**REQUIRED TASK:** Transcribe the records that follow in their entirety, omitting any pictures.
····················
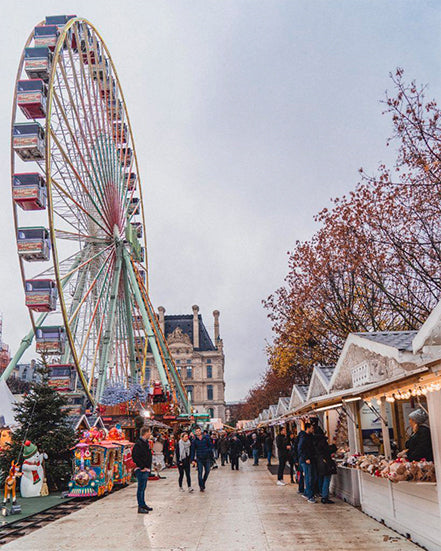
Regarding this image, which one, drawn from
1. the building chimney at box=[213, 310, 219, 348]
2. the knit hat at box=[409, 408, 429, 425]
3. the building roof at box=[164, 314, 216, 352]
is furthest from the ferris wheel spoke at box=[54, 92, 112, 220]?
the building chimney at box=[213, 310, 219, 348]

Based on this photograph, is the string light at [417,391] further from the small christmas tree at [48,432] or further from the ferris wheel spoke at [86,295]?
the ferris wheel spoke at [86,295]

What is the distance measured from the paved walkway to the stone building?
282 feet

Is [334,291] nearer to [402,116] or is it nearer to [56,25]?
[402,116]

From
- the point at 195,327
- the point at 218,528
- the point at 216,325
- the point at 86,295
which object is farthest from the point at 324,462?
the point at 216,325

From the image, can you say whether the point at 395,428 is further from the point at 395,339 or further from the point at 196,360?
the point at 196,360

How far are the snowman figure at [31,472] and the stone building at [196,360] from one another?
83.5 m

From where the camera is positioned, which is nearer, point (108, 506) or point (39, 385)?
point (108, 506)

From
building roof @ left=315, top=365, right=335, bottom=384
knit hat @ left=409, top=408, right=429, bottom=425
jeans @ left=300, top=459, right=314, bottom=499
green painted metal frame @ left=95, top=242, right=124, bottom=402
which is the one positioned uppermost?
green painted metal frame @ left=95, top=242, right=124, bottom=402

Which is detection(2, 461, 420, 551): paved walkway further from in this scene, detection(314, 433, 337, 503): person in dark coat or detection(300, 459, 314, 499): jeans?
detection(314, 433, 337, 503): person in dark coat

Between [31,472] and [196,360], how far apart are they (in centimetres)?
8569

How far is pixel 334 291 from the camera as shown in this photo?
62.2 feet

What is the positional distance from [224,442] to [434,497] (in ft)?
75.6

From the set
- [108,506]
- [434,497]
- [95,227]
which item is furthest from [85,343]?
[434,497]

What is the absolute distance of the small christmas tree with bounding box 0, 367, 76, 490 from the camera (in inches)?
560
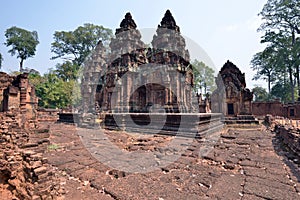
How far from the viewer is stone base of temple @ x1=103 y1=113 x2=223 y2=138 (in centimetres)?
664

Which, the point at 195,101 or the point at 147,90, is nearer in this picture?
the point at 147,90

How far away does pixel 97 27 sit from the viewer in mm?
36750

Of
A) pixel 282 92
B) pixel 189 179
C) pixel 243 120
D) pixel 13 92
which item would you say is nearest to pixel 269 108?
pixel 282 92

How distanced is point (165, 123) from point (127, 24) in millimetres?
15863

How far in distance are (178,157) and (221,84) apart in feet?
47.6

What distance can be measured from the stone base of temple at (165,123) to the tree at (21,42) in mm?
42002

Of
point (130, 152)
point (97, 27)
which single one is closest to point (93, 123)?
point (130, 152)

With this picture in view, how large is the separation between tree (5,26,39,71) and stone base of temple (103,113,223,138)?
4200 centimetres

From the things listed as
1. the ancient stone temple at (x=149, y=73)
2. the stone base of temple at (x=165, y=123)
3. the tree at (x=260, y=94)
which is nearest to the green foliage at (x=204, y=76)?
the tree at (x=260, y=94)

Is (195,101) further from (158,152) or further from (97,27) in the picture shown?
(97,27)

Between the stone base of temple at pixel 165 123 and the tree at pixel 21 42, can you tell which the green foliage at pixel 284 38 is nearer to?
the stone base of temple at pixel 165 123

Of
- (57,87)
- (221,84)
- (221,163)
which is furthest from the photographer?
(57,87)

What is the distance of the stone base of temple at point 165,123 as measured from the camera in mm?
····················
**REPLY TO THE EXERCISE:**
Regarding this image, which one, drawn from
1. the building chimney at box=[213, 310, 219, 348]
2. the knit hat at box=[409, 408, 429, 425]
3. the building roof at box=[164, 314, 216, 352]
is furthest from the ferris wheel spoke at box=[54, 92, 112, 220]?
the building chimney at box=[213, 310, 219, 348]

Based on this photograph, is the string light at [417,391] further from the small christmas tree at [48,432] or further from the ferris wheel spoke at [86,295]?
the ferris wheel spoke at [86,295]

What is the distance measured from the paved walkway to the stone building?
282 feet

Is [334,291] nearer to [402,116] or is it nearer to [56,25]?
[402,116]

From
- the point at 195,327
- the point at 218,528
- the point at 216,325
- the point at 86,295
which object is farthest from the point at 324,462?
the point at 216,325

From the image, can you say whether the point at 395,428 is further from the point at 395,339 or further from the point at 196,360?
the point at 196,360

How far are the snowman figure at [31,472] and the stone building at [196,360] from one another?
83.5 m

From where the camera is positioned, which is nearer, point (108, 506) or point (39, 385)?
point (108, 506)

From
building roof @ left=315, top=365, right=335, bottom=384
knit hat @ left=409, top=408, right=429, bottom=425
jeans @ left=300, top=459, right=314, bottom=499
green painted metal frame @ left=95, top=242, right=124, bottom=402
which is the one positioned uppermost?
green painted metal frame @ left=95, top=242, right=124, bottom=402

Which is detection(2, 461, 420, 551): paved walkway further from in this scene, detection(314, 433, 337, 503): person in dark coat or detection(300, 459, 314, 499): jeans?
detection(314, 433, 337, 503): person in dark coat

Between [31,472] and [196,360], how far apart are they (in centimetres)?
8569

How far is pixel 334 291 from the camera as shown in this photo?
62.2 feet

What is the positional distance from [224,442] to [434,497] (in ft)?
75.6

From the set
- [108,506]
- [434,497]
- [95,227]
which item is furthest from [85,343]?
[434,497]

What is the absolute distance of the small christmas tree with bounding box 0, 367, 76, 490 from the camera (in inches)?
560
How far from the viewer is stone base of temple @ x1=103 y1=113 x2=223 y2=138 (in centimetres)?
664

Which, the point at 195,101 or the point at 147,90, is nearer in this picture?
the point at 147,90

How far away does pixel 97 27 sit from the viewer in mm?
36750

Of
A) pixel 282 92
B) pixel 189 179
C) pixel 243 120
D) pixel 13 92
which item would you say is nearest to pixel 269 108?
pixel 282 92

How distanced is point (165, 123) from point (127, 24) in millimetres?
15863

How far in distance are (178,157) and (221,84) apart in feet?
47.6

What distance can be measured from the stone base of temple at (165,123) to the tree at (21,42) in mm?
42002

Of
point (130, 152)
point (97, 27)
which single one is closest to point (93, 123)?
point (130, 152)

With this picture in view, how large is the separation between tree (5,26,39,71) and stone base of temple (103,113,223,138)?
4200 centimetres

From the things listed as
1. the ancient stone temple at (x=149, y=73)
2. the stone base of temple at (x=165, y=123)
3. the tree at (x=260, y=94)
which is nearest to the green foliage at (x=204, y=76)?
the tree at (x=260, y=94)

Is (195,101) further from (158,152) or further from (97,27) in the picture shown?
(97,27)

Between the stone base of temple at pixel 165 123 and the tree at pixel 21 42, can you tell which the green foliage at pixel 284 38 is nearer to?
the stone base of temple at pixel 165 123

Of
- (57,87)
- (221,84)
- (221,163)
which is furthest from the photographer?
(57,87)

What is the distance of the stone base of temple at point 165,123 as measured from the camera in mm?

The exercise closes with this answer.